Madness! Madness. Madness?

But I know tonight I shall not take the laudanum.

And I shall leave the jar of slick where it is now, without its lid.

And I shall leave the cases open.

And my nightshirt folded in the chest of drawers.

Yes, I’m mad.


14.10. The first dream arrived early in the night. This second one did not arrive until almost dawn, and it is still so vivid that I ache, well, in a part of my body that will become obvious once I relate the dream.

I had fallen asleep on my stomach.

The dream began with fingers sodding me awake.

I sank my mouth into a pillow and let a near-scream escape my lips. One hand gripped the flesh of my buttock. The other fucked my hole. I covered the first hand with my own, caressing it as roughly and as lovingly as it caressed me.

The fucking hand dripped with slick and stretched my hole with every thrust. When a second finger joined the first, I lifted my arse in celebration, jerking up, impaling myself deeper.

I growled into the pillow.

Demanding. Pleading.

“More.”

More burn. More filling.

More. Just more.

I had been hungry for Holmes’s touch for so long. I was determined to glut myself—to death, perhaps—now that it was, well, within my grasp.

Fingers plunged. Fingers stretched.

Three fingers.

The other hand was no longer on my buttocks. It caressed the edge of my buried face, my hairline, my ear, with our fingers, its, mine, laced together.

I turned my head. And sucked the tip of its thumb.

Four fingers inside me. Then the thumb.

“Oh,” I breathed. “Oh.”

The whole hand was inside me.

I couldn’t move. I couldn’t think.

I could only be.

The whimpers were mine. The hollow exhale was mine. The sobbing was mine.

The rolling me on my side, the gently stroking of my prick, the coaxing me to tender crisis.

That was theirs.

Their handiwork.

Such good hands.

I’m a mess, of course. So is the bedding. I suppose I attempted what the dream-hands achieved.
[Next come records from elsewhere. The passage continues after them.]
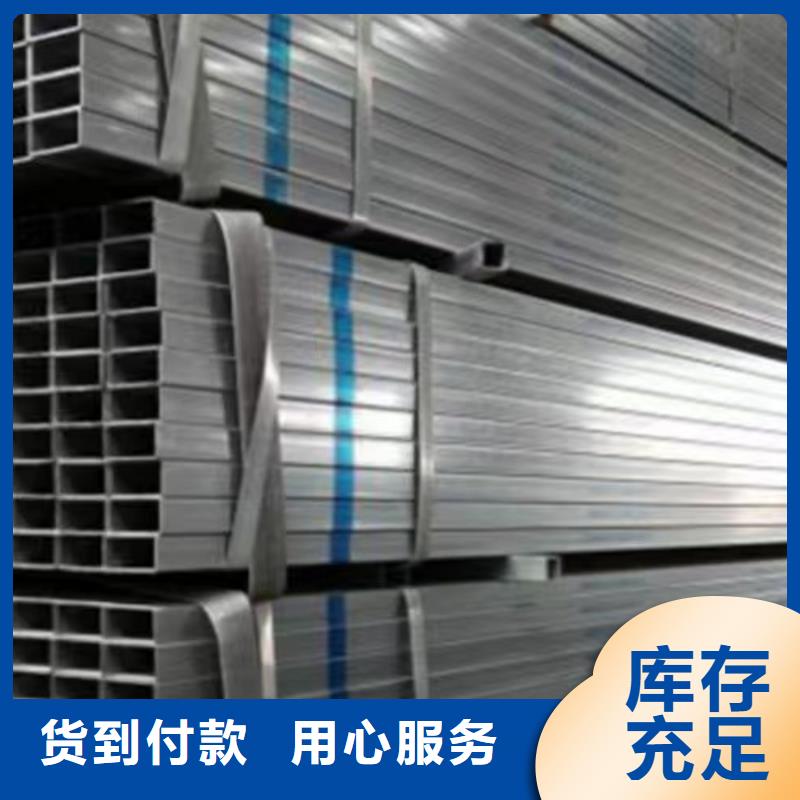 镀锌方管方管让利客户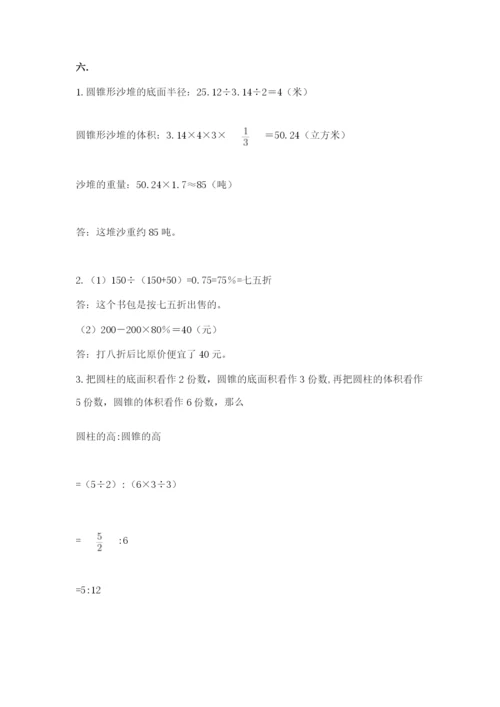 人教版数学六年级下册试题期末模拟检测卷及参考答案1套.docx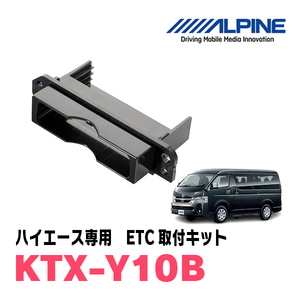 ハイエース(H25/12～現在)用　ALPINE / KTX-Y10B　ETCユニット取付キット　ALPINE正規品販売店
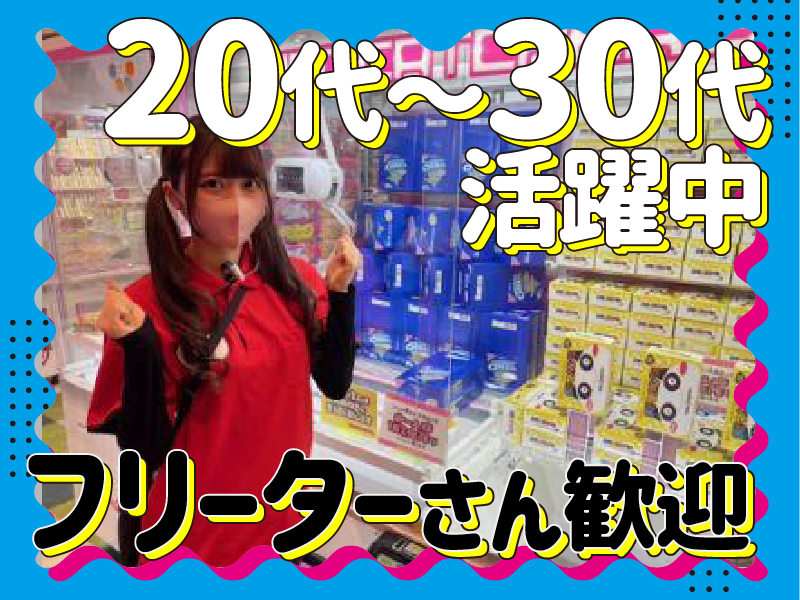 テクモピア船橋南口店のアルバイト・バイト求人情報-02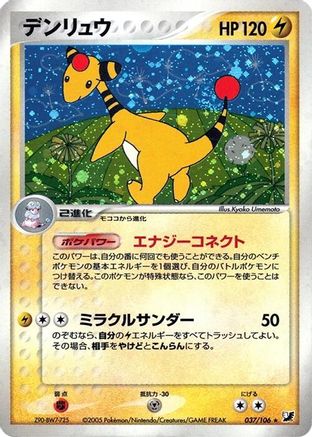 [JP] Ampharos (037/106) - Golden Sky Silvery Ocean 1st Edition Holofoil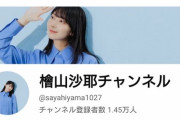 【芸能】元ウェザーニュース・檜山沙耶、YouTube開設し反響　動画未投稿で登録者数1万人超え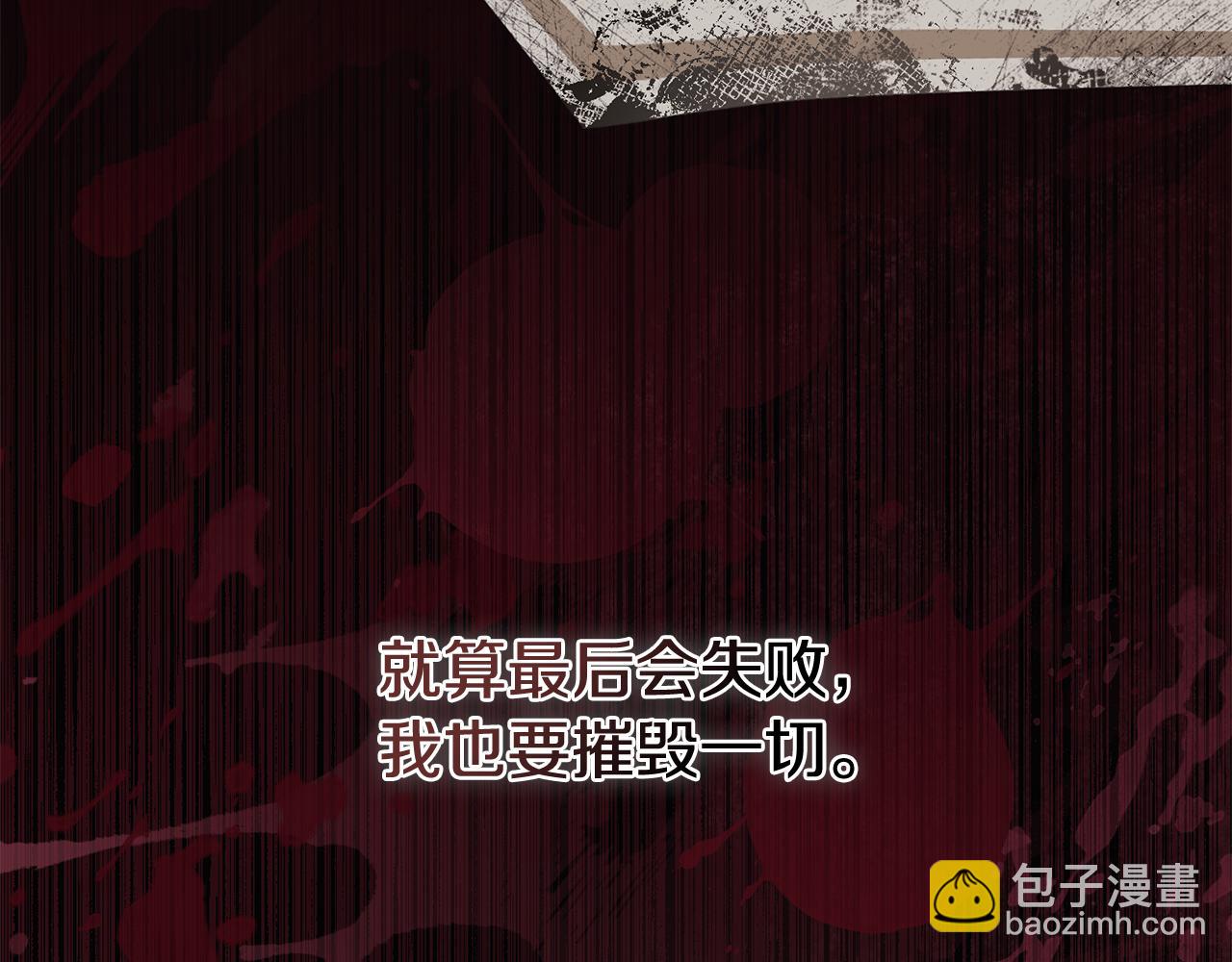 第63话 只要你幸福233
They are such skilled lovers, and I am an oaf.

Oddly, the notion of madness no longer bothers me.

Now I am filled with dread, for tomorrow Holmes will return.

And take back his hands.


14.10. I made love to the hands tonight.

They didn’t come to life, of course. That was just a pair of foolish dreams.

I kissed them and told them how much I would miss them. I rubbed them and told them how I would never forget them. I licked them and sucked their fingertips and told them how people would come from around the world to look at them and study them. I kissed the centre of each palm one last time and told them how much I loved them.

Then I tucked them gently into their velvet beds. And said good night.

And now I am going to lay my pen upon this page and go to sleep and await one last farewell dream.

YOU SHALL

NEVER HAVE HIM,

MISTER HOLMES.

OR US.


“S-s-scotland Y-y-yard? There’s been a m-m-murder! B-b-baker Street! D-d-doctor W-w-watson! S-s-strangled! And the hands are gone!”